Friday, April 07, 2006

CPJ concerned by reports of mistreatment of jailed journalists

CUBA: CPJ concerned by reports of mistreatment of jailed journalists

New York, April 6, 2006—The Committee to Protect Journalists is
concerned by reports that one jailed independent Cuban journalist has
been beaten, a second has been denied medical treatment in prison, and a
third has been threatened with detention for her writing.

On March 28, independent journalist Normando Hernández González was
thrown down a flight of stairs by a prison guard, the President of the
Cuban Foundation for Human Rights, Juan Carlos González Leiva, told CPJ.
Other guards then dragged Hernández down a hall and locked him in a cell
for seven hours, said González Leiva, who spoke to the prisoner by
telephone on March 29. Hernández suffered multiple bruises and a
sprained ankle.

González Leiva said that previously guards have twisted Hernández’s
arms and beaten the soles of his feet with a wooden board.

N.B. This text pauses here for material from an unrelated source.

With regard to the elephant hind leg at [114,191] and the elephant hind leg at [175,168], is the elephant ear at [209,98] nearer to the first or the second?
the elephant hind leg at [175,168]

The beatings
came after Hernández demanded medical attention, refused to stand in
line, and protested his incarceration with common criminals, González
Leiva said.

Hernández, from the press group Colegio de Periodistas
Independientes de Camagüey, was sentenced in March 2003 to 25 years in
prison. He is serving his sentence at the Kilo 5½ Prison in Pinar del
Río, 435 miles (700 kilometers) northwest of his home in Camagüey. His
health has deteriorated in prison, González Leiva said.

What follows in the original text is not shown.